SUMMER CELEBRATION
Hi gang! I am slow on the postings this week because, well, I am moving slowly this week. Miss Vicki and I, along with several of my regular readers, volunteer our time at the Muskegon Summer Celebration. We get up in the mornings, work our regular jobs, go straight to the festival, work until midnight, come home, and smear each other with Ben Gay. Its funny how how smearing each other with cream and the sounds of moaning and groaning from the bedroom takes on a whole different meaning at this time of the year...
Mother nature pissed me off yesterday. Although we had high winds, torrential rains and hail (all things that are not conducive to an outdoor festival), that is not what got me mad. What got me going was the fact that it was July 2nd and I was being swarmed by both Junebugs and Mayflies. Someone needs to get Mom a calendar.
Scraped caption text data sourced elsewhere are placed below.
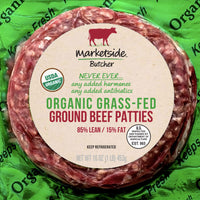 Marketside Organic Grass-Fed 85% Lean/15% Fat, Ground Beef, 1 lb - Water Butlers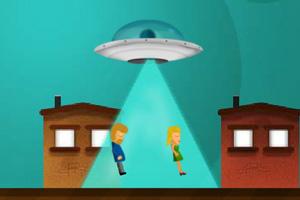 《UFO捉人實驗》游戲畫面1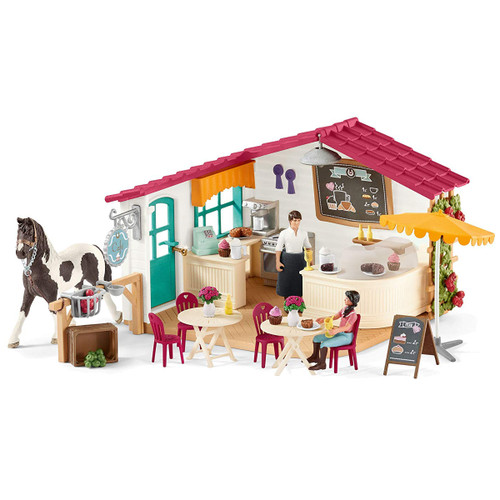 Schleich Horse Club Rider Cafe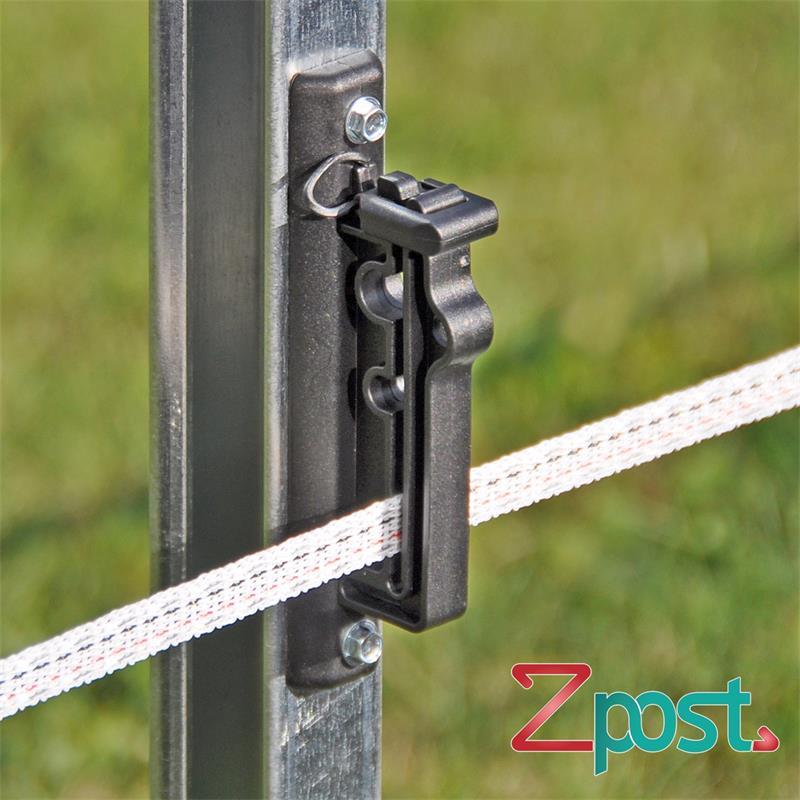 46410.uk-8-voss-farming-boar-fence-complete-kit-for-100m-plot-protection-kit.jpg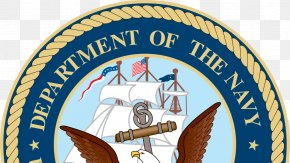Military - United States Naval Academy United States Navy United States Department Of The Navy Navy League Of The United States PNG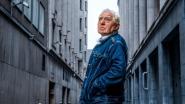 Jan Decleir vertelt sprookjes op muziek van Beethoven: opvolger 'Zuidrand Klassiek!' stelt nieuw programma voor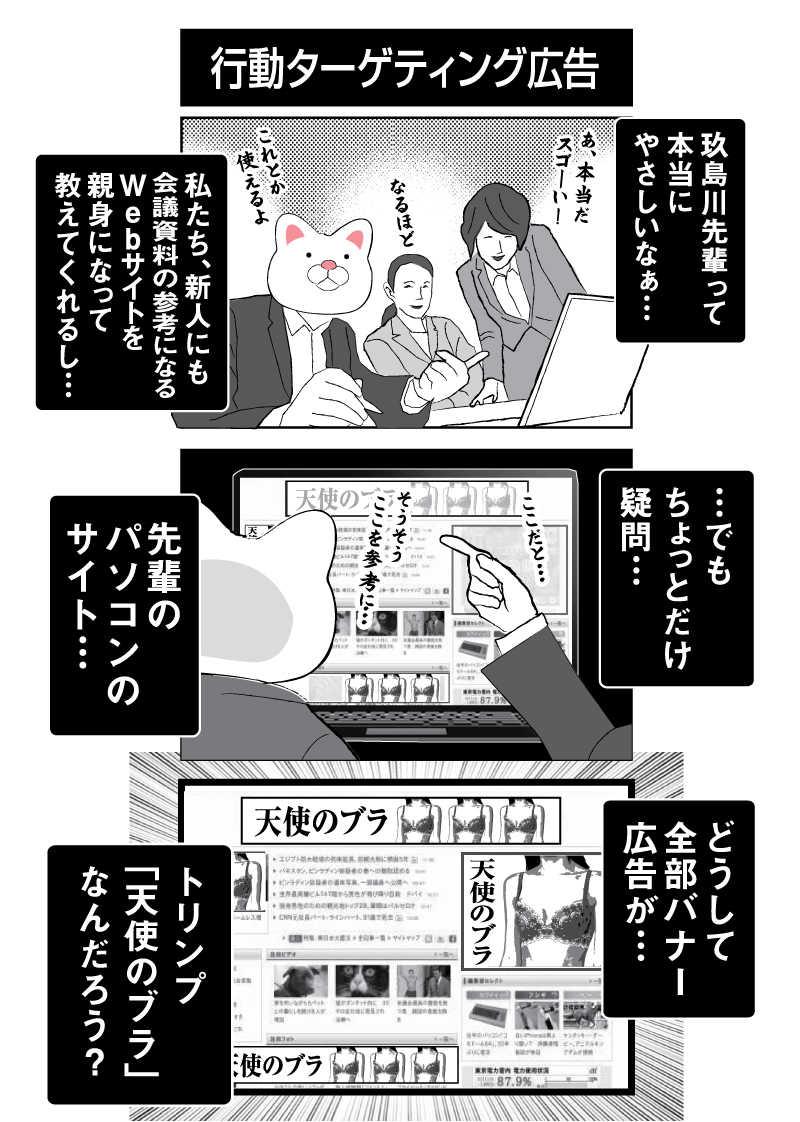 会社員 玖島川の日常 84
The area Miss Vicki and I run has a small stage where regional bands perform every day. There was a seven hour long battle of the bands the other day. I read in the brochure that the genre was "Youth". That surprised me. I thought the genre was "Four Kids That Have Never Touched a Musical Instrument Before On Stage With The Volume Cranked As Loud As It Could Be And A Lead Singer With A Microphone Attached To His Hand And 120 Volt Live Wires Attached To His Testicles."
We have two members of our committee that we call our site staff. They handle all the mechanical / electrical / "We're out of toilet paper" problems that we encounter. To protect the innocent, I will call them Ray and Alf. The other morning, our canopies were sagging from the water that had collected on them so they went over to push them up to drain the water. At least that is what I was told when I asked why Alf was walking around half naked with his wet shirt laying out in the sun...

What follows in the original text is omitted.